Born 1966 in Spain | Lives and works in India
Gayatri Gamuz when asked in an interview about her adopted homeland of the last two decades says, “I feel one with the land in many respects… I don’t pretend to belong here or feel that India is mine. … I am a long time tourist in India, and also on the planet”
Born in Alicante, Spain and living in South India for most of her adult life, she has made a mark as a contemporary artist in India. Her artist name is itself a joining together of her adopted Indian name and her Spanish surname.
She started her art practice in the city of Kochi in South India in the nineties, a period when the contemporary visual art movement was burgeoning in Kerala.

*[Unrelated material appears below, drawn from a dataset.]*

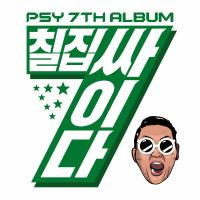 psy - daddy (feal cl of 2ne1).mp3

Playing a leading role as artist in the Tree Festivals, in contemporary art festivals and in art collectives that happened there in this period, Gayatri was schooled in the vibrant social and political discourse of Kerala.
However it was when Gayatri moved with her family a decade back to the rural areas around Thiruvannamalai in Tamil Nadu and started living on the land that a new found synergy in nature created a pronounced shift in her art as observed by the London based Jana Manuelpillai in a critical text. He comments that Gamuz creates hyperrealist paintings that have an instant comprehensibility to the viewer and are comparable to the succinctness of a Haiku poem.
Gayatri’s works are evocative of the ecological concerns of our times exploring the nature/culture/technology debate and talking about dispossession. . Amrita Gupta Singh, art writer based in Mumbai, reviewing Gayatri’s works says “the cultural duality of being a white Spanish in a post-colonial country, of a split identity, does not appear in her work, evoking a humanist philosophy, despite impositions of geographical boundaries and diverse nationalities…Gayatri speaks intimately of the concerns of the 21st century, of the fragmentation of the human condition. It is the image of a world upside down, dislocated from its moorings, a crisis that waits to be restored.”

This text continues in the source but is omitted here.